# charles daily



## basscatcher89 (Apr 25, 2004)

i am getting ready to invest in a dove gun i am going to purchase a charles daily semi auto 20 gauge shot gun any opinions


----------



## wave warrior (Oct 2, 2005)

i have a c.d. 12 ga. superior autoloader...awsome gun...light enough to carry all day...VERY little felt recoil even with 3'' mag heavy loads!!! go for it!!! [email protected] [email protected]


----------



## Chippewa (Oct 25, 2004)

I have a c.d. 20ga semi and I love it... I agree with wave warrior.... It is awesomely light for carrying in the field!!!!!!!!!! And it performs awesome.... I use it for pheasants and doves and squirrels...... I have had a few jams when trap shooting with cheap loads but never a problem out in the field...


----------



## wave warrior (Oct 2, 2005)

let us know your results!!!!!!! [email protected]


----------



## BigChessie (Mar 12, 2005)

My son put less than 100 rounds through his Daly semi 12 gauge before the carrier bolt broke up into several pieces. I have contacted them and they refuse to even give me a response. SO you can guess what I think about them.


----------



## wave warrior (Oct 2, 2005)

BigChessie said:


> My son put less than 100 rounds through his Daly semi 12 gauge before the carrier bolt broke up into several pieces. I have contacted them and they refuse to even give me a response. SO you can guess what I think about them.

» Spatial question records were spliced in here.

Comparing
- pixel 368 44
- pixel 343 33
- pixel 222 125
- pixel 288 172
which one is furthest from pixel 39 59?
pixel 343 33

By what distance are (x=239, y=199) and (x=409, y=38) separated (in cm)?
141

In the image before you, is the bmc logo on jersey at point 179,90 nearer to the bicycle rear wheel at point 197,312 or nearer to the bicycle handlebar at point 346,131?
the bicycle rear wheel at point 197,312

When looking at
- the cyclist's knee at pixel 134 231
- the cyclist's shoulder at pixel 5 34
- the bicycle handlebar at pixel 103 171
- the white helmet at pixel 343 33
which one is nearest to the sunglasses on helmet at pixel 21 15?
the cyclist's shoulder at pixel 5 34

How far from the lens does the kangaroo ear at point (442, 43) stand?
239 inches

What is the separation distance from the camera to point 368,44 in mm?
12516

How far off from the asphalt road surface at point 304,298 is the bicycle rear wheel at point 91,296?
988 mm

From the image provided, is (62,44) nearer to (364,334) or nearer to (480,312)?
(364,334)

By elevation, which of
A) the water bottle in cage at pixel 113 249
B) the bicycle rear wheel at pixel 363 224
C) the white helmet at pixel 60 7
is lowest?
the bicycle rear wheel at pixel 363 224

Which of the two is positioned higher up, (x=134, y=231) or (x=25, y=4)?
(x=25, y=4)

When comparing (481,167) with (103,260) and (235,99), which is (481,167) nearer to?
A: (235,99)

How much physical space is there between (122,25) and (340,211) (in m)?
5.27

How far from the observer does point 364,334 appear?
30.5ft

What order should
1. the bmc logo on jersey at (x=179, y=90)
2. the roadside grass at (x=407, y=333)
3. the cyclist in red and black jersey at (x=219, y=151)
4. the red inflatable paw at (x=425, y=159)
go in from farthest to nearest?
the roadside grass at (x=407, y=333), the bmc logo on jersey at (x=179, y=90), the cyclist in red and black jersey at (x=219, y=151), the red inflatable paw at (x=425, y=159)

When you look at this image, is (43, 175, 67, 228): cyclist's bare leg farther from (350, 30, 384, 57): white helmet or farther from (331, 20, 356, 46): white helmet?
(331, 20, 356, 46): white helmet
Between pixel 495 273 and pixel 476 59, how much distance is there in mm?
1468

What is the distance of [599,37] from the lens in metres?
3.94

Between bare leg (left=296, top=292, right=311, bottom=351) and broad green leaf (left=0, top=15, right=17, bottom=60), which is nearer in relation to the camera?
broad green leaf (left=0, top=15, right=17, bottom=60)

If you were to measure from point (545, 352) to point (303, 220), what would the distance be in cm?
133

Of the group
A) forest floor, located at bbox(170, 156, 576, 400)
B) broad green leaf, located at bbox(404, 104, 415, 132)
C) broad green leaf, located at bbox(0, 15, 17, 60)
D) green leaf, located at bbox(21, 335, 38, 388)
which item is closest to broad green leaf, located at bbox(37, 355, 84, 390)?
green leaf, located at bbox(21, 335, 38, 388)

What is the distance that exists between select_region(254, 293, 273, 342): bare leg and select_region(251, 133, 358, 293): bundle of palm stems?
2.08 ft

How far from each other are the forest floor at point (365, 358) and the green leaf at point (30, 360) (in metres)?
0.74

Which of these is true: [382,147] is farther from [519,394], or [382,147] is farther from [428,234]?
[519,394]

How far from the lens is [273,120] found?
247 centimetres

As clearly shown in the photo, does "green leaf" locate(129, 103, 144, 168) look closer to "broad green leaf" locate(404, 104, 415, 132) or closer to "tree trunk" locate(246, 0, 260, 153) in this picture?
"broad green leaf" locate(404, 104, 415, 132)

??? mine has a lifetime warranty...did he register it...buy it new???


----------



## lastv8 (Oct 11, 2004)

my opinion is buy something that says remington on it.


----------



## lastv8 (Oct 11, 2004)

you can thank me later


----------



## BigChessie (Mar 12, 2005)

Wave I bought it from a guy that bought it for his wife, she shot it a couple times and did not like it. I figured with it as new that it was a safe purchase. I was told that it should be covered still, I am going to have to just call them. I had been sending emails because I was alittle P***ed that it busted so easily, I have cooled off enough to speak with someone now. lol


----------



## Pond Puppy (Apr 7, 2005)

I agree with lastv8. Unless you can afford a Benelli, an 870 or 1187 is very hard to beat.I have an 870 that I bought 20 years ago and have never, yes never had a problem with it.


----------



## littleking (Jun 25, 2005)

ithaca model 51 for auto, ithaca model 37 for pump, stoeger condor for OU

all under $300


----------



## tspergin (Mar 31, 2006)

brother-in-law bought one new and when the imp cyl choke tube was used the barrel exploded 4 " from the end ,cant get a response from e-mails cant get parts anywhere since it is a import ,I would do some more reserch before buying


----------



## BottomBouncer (Jan 20, 2005)

I wouldn't buy one. Get an 1100 or 11-87. Much safer bet.


----------